Record grezzi
◇ ◇ ◇ ◇

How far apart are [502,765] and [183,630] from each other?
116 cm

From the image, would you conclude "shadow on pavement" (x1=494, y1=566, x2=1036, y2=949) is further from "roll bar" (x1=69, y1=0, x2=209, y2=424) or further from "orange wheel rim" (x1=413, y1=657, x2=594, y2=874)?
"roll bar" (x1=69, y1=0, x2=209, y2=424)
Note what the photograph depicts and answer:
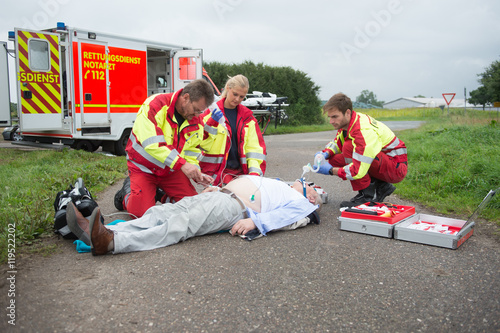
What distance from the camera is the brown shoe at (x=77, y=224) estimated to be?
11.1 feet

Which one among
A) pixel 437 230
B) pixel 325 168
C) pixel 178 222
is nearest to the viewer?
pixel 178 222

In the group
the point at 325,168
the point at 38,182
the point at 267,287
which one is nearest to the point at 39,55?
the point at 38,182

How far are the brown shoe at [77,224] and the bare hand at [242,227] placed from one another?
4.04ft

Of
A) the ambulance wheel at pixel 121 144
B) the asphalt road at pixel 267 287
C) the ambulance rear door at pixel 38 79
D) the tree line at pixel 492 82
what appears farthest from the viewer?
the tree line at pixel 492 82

◇ ◇ ◇ ◇

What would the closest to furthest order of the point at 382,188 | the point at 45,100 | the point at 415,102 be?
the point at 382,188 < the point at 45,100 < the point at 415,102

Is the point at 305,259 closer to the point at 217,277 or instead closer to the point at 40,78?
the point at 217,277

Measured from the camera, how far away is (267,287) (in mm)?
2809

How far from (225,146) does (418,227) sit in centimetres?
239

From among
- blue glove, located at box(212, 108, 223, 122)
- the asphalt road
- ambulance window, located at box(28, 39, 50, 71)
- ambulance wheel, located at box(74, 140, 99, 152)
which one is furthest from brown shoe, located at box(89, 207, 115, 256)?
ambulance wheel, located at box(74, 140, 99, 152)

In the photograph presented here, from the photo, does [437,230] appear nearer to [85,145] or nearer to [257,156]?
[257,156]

◇ ◇ ◇ ◇

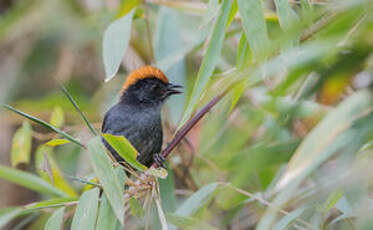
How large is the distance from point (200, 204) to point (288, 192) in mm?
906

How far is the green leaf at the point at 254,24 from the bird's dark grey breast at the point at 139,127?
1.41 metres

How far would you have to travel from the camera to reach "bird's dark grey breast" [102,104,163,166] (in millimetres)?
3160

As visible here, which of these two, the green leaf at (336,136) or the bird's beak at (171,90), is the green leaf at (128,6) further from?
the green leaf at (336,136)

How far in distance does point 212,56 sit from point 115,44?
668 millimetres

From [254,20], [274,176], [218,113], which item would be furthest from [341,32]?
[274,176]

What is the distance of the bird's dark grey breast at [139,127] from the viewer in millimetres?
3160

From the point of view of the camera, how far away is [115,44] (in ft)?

◇ ◇ ◇ ◇

> OBIETTIVO DEL COMPITO:
Ricopia senza alcuna modifica le righe che iniziano con quella contenente "How far in distance" e terminano con quella contenente "From the point", incluse entrambe.

> SOLUZIONE COMPLETA:
How far in distance does point 212,56 sit from point 115,44?
668 millimetres

From [254,20], [274,176], [218,113], which item would be furthest from [341,32]?
[274,176]

What is the distance of the bird's dark grey breast at [139,127] from the viewer in millimetres?
3160

From the point of view of the camera, how far away is [115,44] (in ft)?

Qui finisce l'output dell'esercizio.